-- begin EXCERPT TO READ --
Integer Intrinsics Using Streaming SIMD Extensions

The results of each intrinsic operation are placed in registers. The information about what is placed in each register appears in the tables below, in the detailed explanation of each intrinsic. R, R0, R1...R7 represent the registers in which results are placed.

To see detailed information about an intrinsic, click on that intrinsic name in the following table.

The prototypes for Streaming SIMD Extensions (SSE) intrinsics are in the xmmintrin.h header file.The prototypes for Streaming SIMD Extensions (SSE) intrinsics are in the xmmintrin.h header file.

Before using these intrinsics, you must empty the multimedia state for the MMX(TM) technology register. See The EMMS Instruction: Why You Need It for more details.

Intrinsic
Name
Operation Corresponding SSE
Instruction
_mm_extract_pi16 Extract one of four words PEXTRW
_mm_insert_pi16 Insert word PINSRW
_mm_max_pi16 Compute maximum PMAXSW

_mm_max_pu8

Compute maximum, unsigned PMAXUB
_mm_min_pi16 Compute minimum PMINSW
_mm_min_pu8 Compute minimum, unsigned PMINUB
_mm_movemask_pi8 Create eight-bit mask PMOVMSKB
_mm_mulhi_pu16 Multiply, return high bits PMULHUW
_mm_shuffle_pi16 Return a combination of four words PSHUFW
_mm_maskmove_si64 Conditional Store MASKMOVQ
_mm_avg_pu8 Compute rounded average PAVGB
_mm_avg_pu16 Compute rounded average PAVGW
_mm_sad_pu8 Compute sum of absolute differences PSADBW

 

int _mm_extract_pi16(__m64 a, int n)

Extracts one of the four words of a. The selector n must be an immediate.

R
(n==0) ? a0 : ( (n==1) ? a1 : ( (n==2) ? a2 : a3 ) )

 

__m64 _mm_insert_pi16(__m64 a, int d, int n)

Inserts word d into one of four words of a. The selector n must be an immediate.

R0 R1 R2 R3
(n==0) ? d : a0; (n==1) ? d : a1; (n==2) ? d : a2; (n==3) ? d : a3;

 

__m64 _mm_max_pi16(__m64 a, __m64 b)

Computes the element-wise maximum of the words in a and b.

R0 R1 R2 R3
min(a0, b0) min(a1, b1) min(a2, b2) min(a3, b3)

 

__m64 _mm_max_pu8(__m64 a, __m64 b)

Computes the element-wise maximum of the unsigned bytes in a and b.

R0 R1 ... R7
min(a0, b0) min(a1, b1) ... min(a7, b7)

 

__m64 _mm_min_pi16(__m64 a, __m64 b)
-- end EXCERPT TO READ --
-- begin PROVIDED RECORDS --
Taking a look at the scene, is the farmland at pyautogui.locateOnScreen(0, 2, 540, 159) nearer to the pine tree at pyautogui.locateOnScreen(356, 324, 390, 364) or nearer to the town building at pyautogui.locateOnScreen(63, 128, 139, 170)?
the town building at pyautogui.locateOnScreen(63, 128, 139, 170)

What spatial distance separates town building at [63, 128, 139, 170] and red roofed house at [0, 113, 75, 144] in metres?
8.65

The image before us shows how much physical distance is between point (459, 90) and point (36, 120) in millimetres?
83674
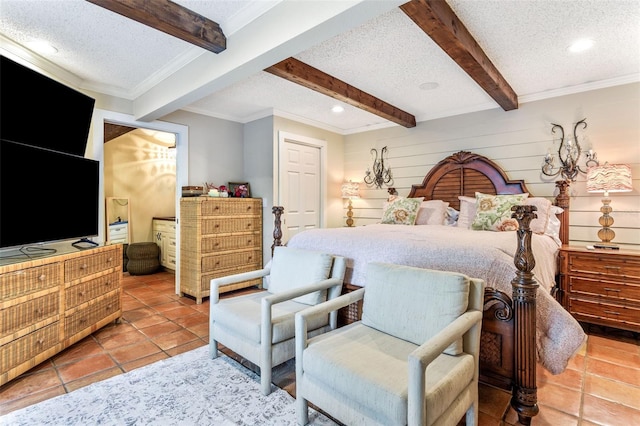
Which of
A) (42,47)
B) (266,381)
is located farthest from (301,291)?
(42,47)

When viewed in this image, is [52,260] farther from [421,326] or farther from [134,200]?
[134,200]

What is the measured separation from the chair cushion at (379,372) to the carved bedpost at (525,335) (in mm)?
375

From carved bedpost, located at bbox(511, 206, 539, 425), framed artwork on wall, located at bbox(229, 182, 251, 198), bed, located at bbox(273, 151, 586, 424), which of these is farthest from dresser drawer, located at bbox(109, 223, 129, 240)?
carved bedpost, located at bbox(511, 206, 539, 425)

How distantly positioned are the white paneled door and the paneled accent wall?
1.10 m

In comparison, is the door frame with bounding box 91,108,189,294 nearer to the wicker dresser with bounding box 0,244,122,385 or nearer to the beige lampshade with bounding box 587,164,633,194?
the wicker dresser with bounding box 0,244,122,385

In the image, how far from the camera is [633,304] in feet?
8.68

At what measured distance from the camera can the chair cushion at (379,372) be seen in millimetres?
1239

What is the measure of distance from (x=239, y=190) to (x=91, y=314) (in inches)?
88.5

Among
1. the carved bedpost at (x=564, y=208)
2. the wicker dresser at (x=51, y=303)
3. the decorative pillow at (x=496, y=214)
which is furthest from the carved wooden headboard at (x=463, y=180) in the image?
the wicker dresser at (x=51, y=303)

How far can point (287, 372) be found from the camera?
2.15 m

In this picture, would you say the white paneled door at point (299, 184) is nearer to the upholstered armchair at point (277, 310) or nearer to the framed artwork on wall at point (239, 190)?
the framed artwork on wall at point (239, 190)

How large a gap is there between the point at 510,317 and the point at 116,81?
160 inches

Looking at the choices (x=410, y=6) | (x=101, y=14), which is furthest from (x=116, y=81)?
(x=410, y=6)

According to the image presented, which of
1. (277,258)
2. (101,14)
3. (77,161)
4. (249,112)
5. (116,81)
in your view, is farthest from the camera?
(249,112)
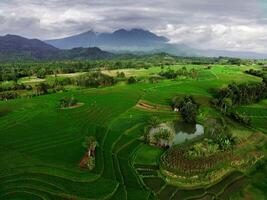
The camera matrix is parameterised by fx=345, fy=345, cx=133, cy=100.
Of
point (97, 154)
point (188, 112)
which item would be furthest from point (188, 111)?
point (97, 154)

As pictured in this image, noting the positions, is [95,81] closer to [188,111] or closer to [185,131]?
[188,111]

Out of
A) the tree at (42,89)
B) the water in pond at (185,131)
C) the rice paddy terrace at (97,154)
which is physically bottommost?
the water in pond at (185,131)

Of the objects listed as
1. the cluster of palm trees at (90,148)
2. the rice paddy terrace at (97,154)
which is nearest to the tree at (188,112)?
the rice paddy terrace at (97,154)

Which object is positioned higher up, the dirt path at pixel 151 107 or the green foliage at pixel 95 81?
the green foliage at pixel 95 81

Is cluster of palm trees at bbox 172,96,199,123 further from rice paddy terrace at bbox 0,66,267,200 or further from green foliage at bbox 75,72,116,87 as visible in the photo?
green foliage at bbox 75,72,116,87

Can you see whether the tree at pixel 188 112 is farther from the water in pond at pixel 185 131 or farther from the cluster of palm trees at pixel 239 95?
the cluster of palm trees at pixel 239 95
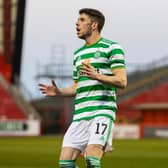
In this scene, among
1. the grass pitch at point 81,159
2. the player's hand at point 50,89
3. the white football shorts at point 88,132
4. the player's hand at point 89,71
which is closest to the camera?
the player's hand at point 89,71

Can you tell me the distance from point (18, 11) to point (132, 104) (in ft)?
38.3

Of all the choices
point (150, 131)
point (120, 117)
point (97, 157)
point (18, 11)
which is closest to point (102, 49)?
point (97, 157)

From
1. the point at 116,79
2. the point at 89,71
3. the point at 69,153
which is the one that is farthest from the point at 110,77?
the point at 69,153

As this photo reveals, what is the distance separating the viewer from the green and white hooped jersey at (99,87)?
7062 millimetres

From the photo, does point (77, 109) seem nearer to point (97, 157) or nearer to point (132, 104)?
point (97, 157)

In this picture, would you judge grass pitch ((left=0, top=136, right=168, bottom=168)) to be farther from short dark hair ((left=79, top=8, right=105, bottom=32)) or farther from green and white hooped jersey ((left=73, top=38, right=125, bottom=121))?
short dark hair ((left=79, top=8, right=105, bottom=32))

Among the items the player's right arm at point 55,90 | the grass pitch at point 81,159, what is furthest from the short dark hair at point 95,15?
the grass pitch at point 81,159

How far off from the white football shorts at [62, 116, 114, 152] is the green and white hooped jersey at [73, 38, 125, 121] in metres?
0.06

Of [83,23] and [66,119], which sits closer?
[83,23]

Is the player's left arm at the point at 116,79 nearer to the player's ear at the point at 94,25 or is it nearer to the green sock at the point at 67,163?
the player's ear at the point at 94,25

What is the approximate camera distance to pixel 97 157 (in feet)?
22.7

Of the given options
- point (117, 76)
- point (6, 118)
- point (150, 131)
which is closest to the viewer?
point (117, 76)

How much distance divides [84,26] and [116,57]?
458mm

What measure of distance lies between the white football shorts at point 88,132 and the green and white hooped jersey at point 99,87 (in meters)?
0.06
-- end PROVIDED RECORDS --
-- begin PROVIDED RECORDS --
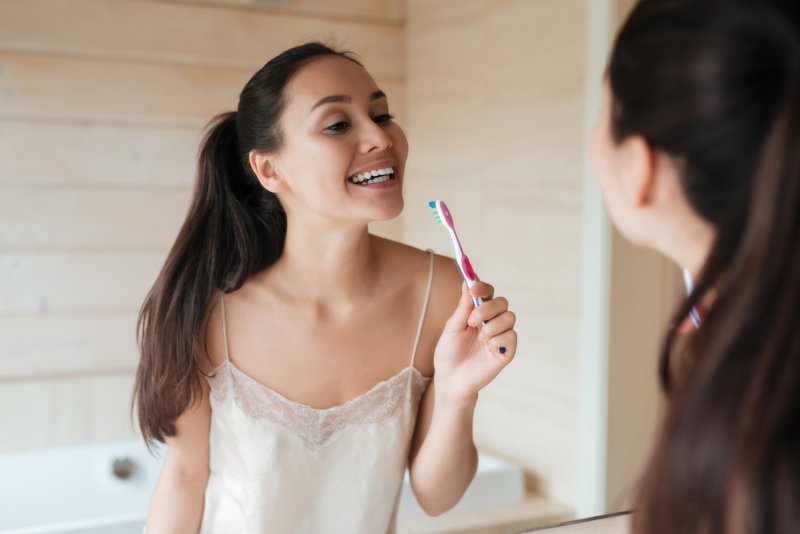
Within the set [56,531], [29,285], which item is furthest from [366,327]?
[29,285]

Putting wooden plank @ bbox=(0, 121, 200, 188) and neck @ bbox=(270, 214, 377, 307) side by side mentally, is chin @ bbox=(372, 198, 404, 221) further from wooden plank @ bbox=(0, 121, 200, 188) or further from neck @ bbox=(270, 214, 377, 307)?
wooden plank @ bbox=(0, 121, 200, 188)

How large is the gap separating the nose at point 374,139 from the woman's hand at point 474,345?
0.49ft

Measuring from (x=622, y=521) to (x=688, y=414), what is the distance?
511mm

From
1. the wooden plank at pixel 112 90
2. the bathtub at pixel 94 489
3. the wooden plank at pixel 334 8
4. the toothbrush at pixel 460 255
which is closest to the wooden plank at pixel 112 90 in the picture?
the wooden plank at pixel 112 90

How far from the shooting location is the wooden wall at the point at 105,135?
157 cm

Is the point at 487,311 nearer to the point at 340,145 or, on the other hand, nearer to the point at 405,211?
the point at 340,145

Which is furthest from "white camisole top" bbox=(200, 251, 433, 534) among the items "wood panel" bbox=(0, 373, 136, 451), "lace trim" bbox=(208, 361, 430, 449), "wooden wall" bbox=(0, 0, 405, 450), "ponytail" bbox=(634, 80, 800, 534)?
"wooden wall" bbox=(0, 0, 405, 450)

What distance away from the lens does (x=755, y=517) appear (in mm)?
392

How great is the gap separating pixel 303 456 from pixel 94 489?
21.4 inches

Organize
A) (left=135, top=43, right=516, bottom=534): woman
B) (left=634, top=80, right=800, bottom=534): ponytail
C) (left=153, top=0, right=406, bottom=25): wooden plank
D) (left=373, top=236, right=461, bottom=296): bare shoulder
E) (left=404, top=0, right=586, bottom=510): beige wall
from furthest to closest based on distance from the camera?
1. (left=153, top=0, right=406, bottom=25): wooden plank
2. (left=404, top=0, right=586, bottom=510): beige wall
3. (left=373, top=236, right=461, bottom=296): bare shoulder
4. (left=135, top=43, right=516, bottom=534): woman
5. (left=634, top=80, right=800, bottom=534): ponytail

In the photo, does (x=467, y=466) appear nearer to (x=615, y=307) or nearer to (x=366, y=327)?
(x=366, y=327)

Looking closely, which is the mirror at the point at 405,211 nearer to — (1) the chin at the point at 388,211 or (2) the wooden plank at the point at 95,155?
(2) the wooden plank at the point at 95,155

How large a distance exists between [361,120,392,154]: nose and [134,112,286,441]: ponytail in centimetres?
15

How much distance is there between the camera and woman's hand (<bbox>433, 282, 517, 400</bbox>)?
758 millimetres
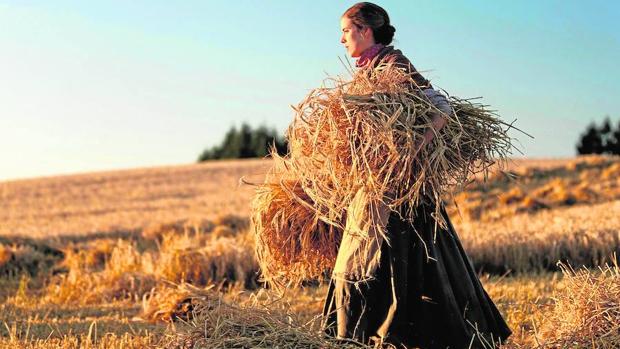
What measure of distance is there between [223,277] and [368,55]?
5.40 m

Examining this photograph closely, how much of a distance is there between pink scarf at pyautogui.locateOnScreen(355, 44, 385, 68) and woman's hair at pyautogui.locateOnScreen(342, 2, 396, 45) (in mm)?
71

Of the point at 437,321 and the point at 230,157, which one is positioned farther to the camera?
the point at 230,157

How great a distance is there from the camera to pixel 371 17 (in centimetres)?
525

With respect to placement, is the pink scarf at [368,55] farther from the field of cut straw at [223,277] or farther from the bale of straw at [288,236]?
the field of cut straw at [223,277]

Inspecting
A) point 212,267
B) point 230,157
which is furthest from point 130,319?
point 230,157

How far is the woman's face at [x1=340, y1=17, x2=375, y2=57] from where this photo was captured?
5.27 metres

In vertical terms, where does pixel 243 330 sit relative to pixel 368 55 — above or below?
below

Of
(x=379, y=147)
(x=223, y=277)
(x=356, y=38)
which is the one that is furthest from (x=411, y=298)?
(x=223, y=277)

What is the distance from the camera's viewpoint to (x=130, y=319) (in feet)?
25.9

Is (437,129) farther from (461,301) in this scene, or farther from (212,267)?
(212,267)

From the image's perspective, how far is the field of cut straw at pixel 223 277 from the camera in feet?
-- end PROVIDED RECORDS --
-- begin PROVIDED RECORDS --
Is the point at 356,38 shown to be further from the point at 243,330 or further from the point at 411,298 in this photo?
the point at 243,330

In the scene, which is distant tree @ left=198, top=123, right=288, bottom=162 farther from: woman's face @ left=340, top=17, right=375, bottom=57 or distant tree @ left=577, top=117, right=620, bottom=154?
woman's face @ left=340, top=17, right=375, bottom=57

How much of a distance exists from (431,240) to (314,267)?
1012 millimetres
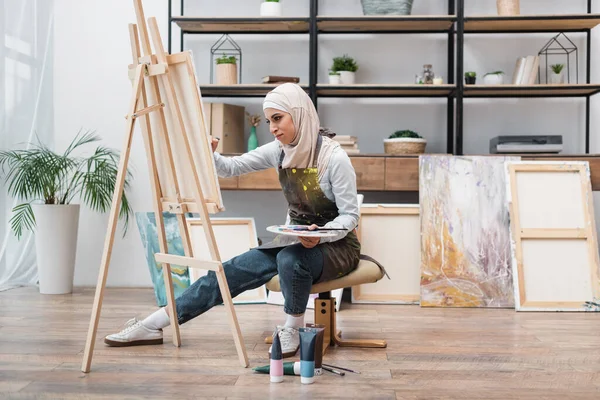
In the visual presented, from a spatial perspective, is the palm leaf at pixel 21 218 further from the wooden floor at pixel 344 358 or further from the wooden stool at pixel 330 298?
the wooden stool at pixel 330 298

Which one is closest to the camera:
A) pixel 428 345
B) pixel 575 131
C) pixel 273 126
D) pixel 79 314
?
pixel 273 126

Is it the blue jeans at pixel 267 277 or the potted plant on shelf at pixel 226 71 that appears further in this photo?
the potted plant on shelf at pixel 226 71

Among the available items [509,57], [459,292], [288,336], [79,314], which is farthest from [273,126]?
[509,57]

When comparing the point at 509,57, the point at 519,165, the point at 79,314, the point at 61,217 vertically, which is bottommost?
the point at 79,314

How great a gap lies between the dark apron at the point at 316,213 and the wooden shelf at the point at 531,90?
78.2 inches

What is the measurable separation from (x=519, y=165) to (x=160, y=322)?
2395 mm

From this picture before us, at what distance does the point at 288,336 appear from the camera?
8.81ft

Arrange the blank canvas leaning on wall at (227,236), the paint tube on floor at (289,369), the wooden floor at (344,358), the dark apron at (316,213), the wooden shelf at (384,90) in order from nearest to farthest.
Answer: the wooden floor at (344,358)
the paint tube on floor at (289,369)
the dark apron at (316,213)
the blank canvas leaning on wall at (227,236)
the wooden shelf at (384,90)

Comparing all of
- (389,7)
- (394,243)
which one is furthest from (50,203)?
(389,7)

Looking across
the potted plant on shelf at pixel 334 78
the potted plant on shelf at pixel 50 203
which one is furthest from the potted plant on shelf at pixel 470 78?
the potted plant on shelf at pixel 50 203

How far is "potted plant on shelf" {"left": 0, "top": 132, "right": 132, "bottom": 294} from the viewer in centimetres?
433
-- end PROVIDED RECORDS --
■ PROBLEM DESCRIPTION
In the integer SSE intrinsics page, rewrite the passage between "Before using these" and "for more details.", inclusive, changing "empty" to "clear".

■ RESULT FOR THIS EXERCISE
Before using these intrinsics, you must clear the multimedia state for the MMX(TM) technology register. See The EMMS Instruction: Why You Need It for more details.